Женщина скинула плащ на руки дворни, взяла со стола кубок. Одна из служанок торопливо его наполнила.
– Остальное убери, – распорядилась княгиня. – И ступайте, укладывайтесь. Нам с великим ханом побеседовать надобно по делам державным. Так что нас не тревожьте.
– Слушаюсь, матушка… – Дворовые девки, прибрав посуду и верхнюю одежду, скрылись за дверью.
– Что же это… – с улыбкой попытался узнать Саин-Булат, но княжна предупредительно вскинула палец:
– Молчи! Молчи, любезный хан Саин-Булат. Мне нельзя слышать твоего голоса. Я хочу сохранить свой разум в покое и ясности. Поэтому ни звука!
Касимовский хан послушался, и они долго стояли друг напротив друга, глядя глаза в глаза.
Княгиня сделала из своего кубка глоток, другой. В задумчивости провела пальцем по украшенному чеканкой краешку, снова пригубила. Потом протянула гостю.
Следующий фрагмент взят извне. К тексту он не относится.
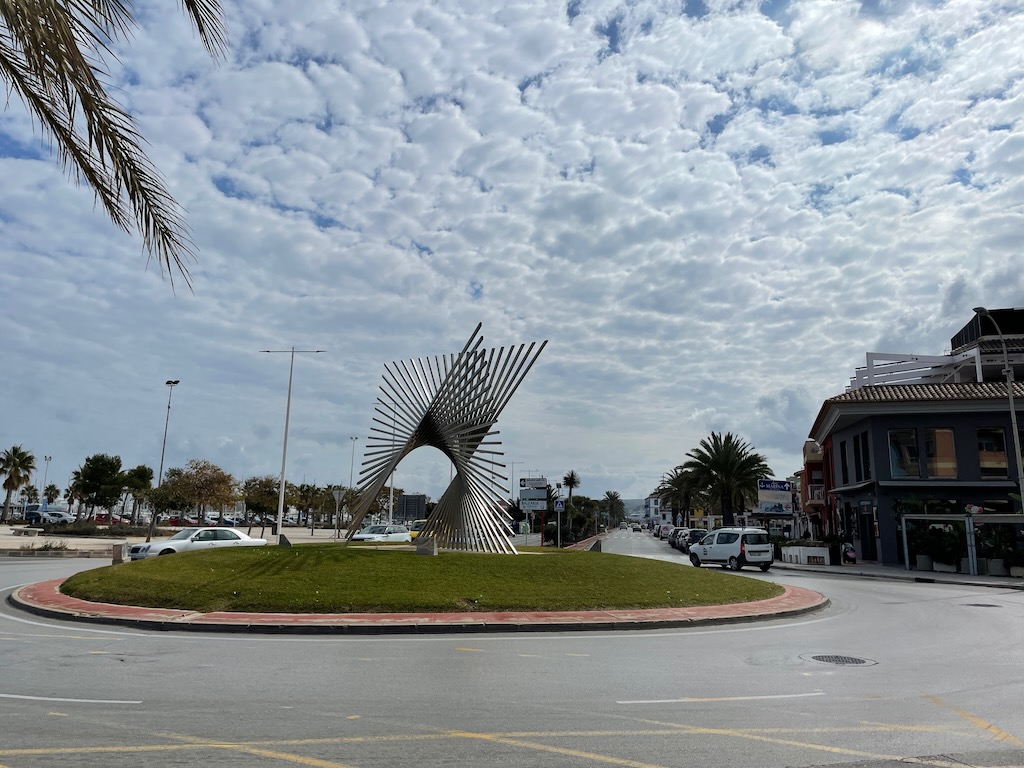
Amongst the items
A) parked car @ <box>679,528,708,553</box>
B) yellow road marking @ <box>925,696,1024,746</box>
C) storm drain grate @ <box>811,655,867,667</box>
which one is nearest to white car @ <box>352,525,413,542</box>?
parked car @ <box>679,528,708,553</box>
Саин-Булат улыбнулся, залпом его осушил, откинул в сторону и выдохнул:
– Невероятная вкуснотища! – затем сделал шаг вперед, взял лицо княгини в ладони и прильнул в горячем поцелуе, о котором грезил вот уже полные сутки напролет.
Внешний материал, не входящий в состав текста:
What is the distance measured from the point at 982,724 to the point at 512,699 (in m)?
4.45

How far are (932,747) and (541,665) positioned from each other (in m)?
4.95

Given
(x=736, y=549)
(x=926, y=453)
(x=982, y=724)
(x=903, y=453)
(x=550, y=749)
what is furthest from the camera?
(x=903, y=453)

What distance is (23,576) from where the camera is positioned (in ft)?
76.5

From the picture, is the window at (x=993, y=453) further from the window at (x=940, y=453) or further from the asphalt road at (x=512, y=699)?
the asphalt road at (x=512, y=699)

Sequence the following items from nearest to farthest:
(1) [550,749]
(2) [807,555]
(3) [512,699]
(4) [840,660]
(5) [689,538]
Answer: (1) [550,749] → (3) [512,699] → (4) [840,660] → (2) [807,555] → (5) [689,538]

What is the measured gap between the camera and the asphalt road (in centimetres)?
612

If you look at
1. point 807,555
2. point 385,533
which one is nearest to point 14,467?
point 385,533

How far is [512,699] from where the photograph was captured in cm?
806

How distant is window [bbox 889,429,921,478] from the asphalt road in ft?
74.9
Княгиня сперва обняла его за плечи, потом спохватилась, сняла кокошник, откинула и засмеялась, позволяя целовать себе брови и уши, шею и подбородок, отступая под страстным напором мужчины, пока не оказалась у стола, не откинулась на него. Вверх взметнулись юбки, и поцелуи обожгли уже ее бедра, колени, мужские ладони скользнули еще выше, смывая сомнения и остатки здравомыслия, унося в океан неги и сладострастия, в вихрь страсти и безумия, в пламя единения души и плоти, ко взрывам наслаждения и счастья.
Когда женщина перевела дух и смогла вернуться в реальность, свечи в настенных светильниках уже догорали, одежда татарского хана оказалась разбросана по сторонам, а сам он лежал рядом, целуя ее плечи и лаская ладонью бедра.
– Почему на столе? – удивилась Анастасия. – Здесь же за дверью постель!